[Saved data entries]

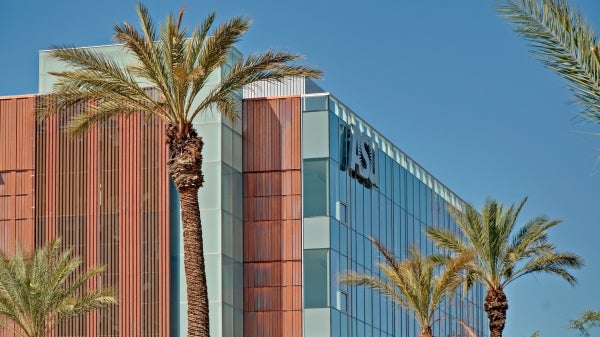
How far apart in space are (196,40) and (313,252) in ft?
57.4

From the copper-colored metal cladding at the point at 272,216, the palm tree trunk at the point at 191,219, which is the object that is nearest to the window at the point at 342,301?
the copper-colored metal cladding at the point at 272,216

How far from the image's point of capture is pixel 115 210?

▸ TASK TO CARRY OUT: Rewrite all the items above, changing every "ft" to "feet" and keeping everything else the same. Leave the pictures out.

▸ SOLUTION TO THIS EXERCISE:
How far apart in space are (196,40) and (313,252) in feet?
57.4

From the copper-colored metal cladding at the point at 272,216, the palm tree trunk at the point at 191,219, which is the object that is nearest to the window at the point at 342,301?
the copper-colored metal cladding at the point at 272,216

How far from the image's point of capture is pixel 115 210?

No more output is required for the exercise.